By Eric Russell, BDN Staff

BANGOR, Maine — City councilors on Wednesday gave final approval to a land development code amendment that could pave the way for a medical marijuana dispensary site in Bangor.

The council passed the ordinance change with a unanimous vote and with no discussion, ending months of debate over how the city would handle a dispensary.

Also in a unanimous vote, councilors repealed a citywide moratorium on marijuana dispensaries that was set to expire later this month because it is no longer needed.

Voters last November approved an expansion of Maine’s medical marijuana law that allows for dispensaries where patients can fill prescriptions. Earlier this summer, the state selected the first round of areas where dispensaries will be allowed, and Bangor was selected to serve patients in Penobscot and Piscataquis counties.

After enacting a six-month moratorium in May, the city of Bangor has been working to come up with a way to allow a medical marijuana dispensary while still ensuring public safety.

Last month, councilors voted down an initial amendment to the land development code because the language failed to distinguish between regulations for dispensaries and regulations for cultivation facilities.

The amendment that was adopted Wednesday allows dispensaries in most commercial areas of the city except for the downtown district and the area around the Bangor International Airport. The amendment restricts dispensaries from operating within 1,000 feet of schools and parks and within 200 feet of residences, churches and day cares.

Cultivation facilities would be allowed only in industrial zones. To address previous concerns of city councilors, dispensaries are not allowed in industrial zones.

According to the amendment, only one dispensary and one cultivation facility would be allowed in Bangor.

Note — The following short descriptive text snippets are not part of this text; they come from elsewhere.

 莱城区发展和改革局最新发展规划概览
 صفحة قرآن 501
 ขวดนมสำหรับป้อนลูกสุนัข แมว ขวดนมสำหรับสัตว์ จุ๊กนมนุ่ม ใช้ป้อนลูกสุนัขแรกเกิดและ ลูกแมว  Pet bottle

The City Council approved an ordinance amendment last month that added to the city’s enforcement code a section specifically addressing medical marijuana dispensaries. That item dealt mostly with security measures and outlined any fines or penalties associated with violations of the proposed ordinance change.

Northeast Patients Group was selected to operate four of the first eight dispensaries in Maine, including Bangor’s. Becky DeKeuster, CEO of Northeast Patients Group, has said previously that her company would wait until the municipal ordinances are straightened out before it went looking for potential sites.

Northeast Patients Group also is interested in locating its growing facility in the Bangor area, although not necessarily in Bangor.

Neither DeKeuster nor anyone else representing Northeast Patients Group attended Wednesday’s meeting.